If $F$ is a ring of all real-valued functions defined on $\mathbb{R}$, is $S = \{f ∈ F | f(0) = 1\}$ an ideal?
What I'm thinking is $(f+g)(0) = f(0)+g(0) = 1+1 = 2$
and hence $f + g$ is in $S$? Is that a real-valued function? Also, the additive inverse of $f$ is $−f$ and we have
$(−f)(0) = −f(0) = −1$ and hence $−f$ is in $S$? Again not sure if it's a real-valued function. Finally, suppose that $h ∈ F$. Then we have
$(hf)(0) = h(0)·f(0) = h(0)·1 = 1$ and hence $hf$ is in the set $S$. I think $F$ is a commutative ring, so we have $fh = hf$ and hence $fh$
is in $S$? I'm not sure if any of these are actually in $S$ however, I feel like I need to establish a constant function or something in the beginning for this to make sense though
Also what if $\{f ∈ F | f$ is continuous$\}$
Best Answer
S is not an ideal. It isn't closed under addition.
To boot, take $h\in F$ such that $h(0)\neq1$. Then $(hf)(0)=h(0)\cdot f(0)=h(0)\cdot 1=h(0)\neq1$. Thus $hf\not\in S$, violating the condition to be an ideal.

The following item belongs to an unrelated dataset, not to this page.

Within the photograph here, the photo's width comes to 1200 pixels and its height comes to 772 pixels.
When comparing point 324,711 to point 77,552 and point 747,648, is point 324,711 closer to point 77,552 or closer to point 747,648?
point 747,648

$\{f\in F\mid f \text{ is continuous}\}$ is a subring, but not closed under multiplication on the left, hence is also not an ideal. That is, consider the constant function, $f(x)=1\,,\forall x$. And any discontinuous function $g$. Then $gf=g$ is discontinuous. Hence again, the condition for an ideal is not met.